I found the trick answered here, on CV site, and I agree that it is reasonable, but are there more efficient strategies? For example, for some NB simulations too many points do not satisfy the criteria $\sqrt{(x \in X)} > med(\sqrt{(X)}) + 3$. Can I use package alphaOutlier in an iterative way to exclude outliers? Actually, it works...Is there something REALLY wrong?
install.packages("alphaOutlier")
library("alphaOutlier")
s=100
m=100
vect <- rnbinom(100, size=s, mu=m)
vect <- c(vect, 1000)
vect <- c(vect, 1000)
vect <- c(vect, 1)
vect <- c(vect, 1)
distr <- fitdistr(vect, "Negative Binomial")
estim_s <- distr$estimate["size"]
estim_m <- distr$estimate["mu"]
out <- aout.nbinom(vect, param=c(estim_s, estim_s / (estim_s + estim_m)), alpha=0.05 / length(vect))
while(length(which(out$is.outlier == "TRUE")) > 0) {
vect <- vect[which(out$is.outlier == "FALSE")]
distr <- fitdistr(vect, "Negative Binomial")

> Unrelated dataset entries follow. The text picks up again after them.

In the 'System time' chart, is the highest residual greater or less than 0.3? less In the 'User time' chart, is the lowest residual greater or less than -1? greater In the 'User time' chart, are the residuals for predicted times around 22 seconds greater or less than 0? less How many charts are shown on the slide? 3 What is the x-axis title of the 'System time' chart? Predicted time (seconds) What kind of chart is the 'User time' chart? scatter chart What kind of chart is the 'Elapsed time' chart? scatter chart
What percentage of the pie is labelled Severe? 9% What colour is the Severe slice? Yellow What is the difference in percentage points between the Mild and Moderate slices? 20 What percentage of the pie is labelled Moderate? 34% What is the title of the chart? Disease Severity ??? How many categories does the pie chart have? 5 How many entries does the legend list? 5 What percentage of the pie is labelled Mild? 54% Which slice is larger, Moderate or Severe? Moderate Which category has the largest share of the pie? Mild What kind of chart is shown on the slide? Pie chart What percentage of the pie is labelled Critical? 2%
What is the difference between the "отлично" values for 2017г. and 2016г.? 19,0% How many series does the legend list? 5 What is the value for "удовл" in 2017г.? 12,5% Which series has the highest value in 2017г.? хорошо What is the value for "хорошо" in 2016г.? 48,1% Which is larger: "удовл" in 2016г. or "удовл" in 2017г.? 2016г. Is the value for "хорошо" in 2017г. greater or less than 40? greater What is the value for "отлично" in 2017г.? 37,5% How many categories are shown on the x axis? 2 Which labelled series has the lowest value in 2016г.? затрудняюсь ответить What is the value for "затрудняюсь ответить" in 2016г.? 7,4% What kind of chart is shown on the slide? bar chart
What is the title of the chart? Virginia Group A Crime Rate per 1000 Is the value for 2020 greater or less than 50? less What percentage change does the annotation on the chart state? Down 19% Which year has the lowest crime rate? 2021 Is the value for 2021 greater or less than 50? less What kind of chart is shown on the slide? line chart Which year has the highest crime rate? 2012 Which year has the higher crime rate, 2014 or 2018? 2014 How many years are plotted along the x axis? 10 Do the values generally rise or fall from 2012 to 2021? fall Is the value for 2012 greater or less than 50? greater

estim_s <- distr$estimate["size"]
estim_m <- distr$estimate["mu"]
out <- aout.nbinom(vect, param=c(estim_s, estim_s / (estim_s + estim_m)), alpha=1 / length(vect))
}
out
Solved: 2) I know that $\xi \sim NB(r,p)$. Can I say something about $r,p$ of ``$2 \xi$'', i.e., when the process has double intensity? I mean, for Poisson I can make some conclusions of $Pois(2 \lambda)$ when I have $Pois(\lambda)$. Can I do the same trick for $NB$?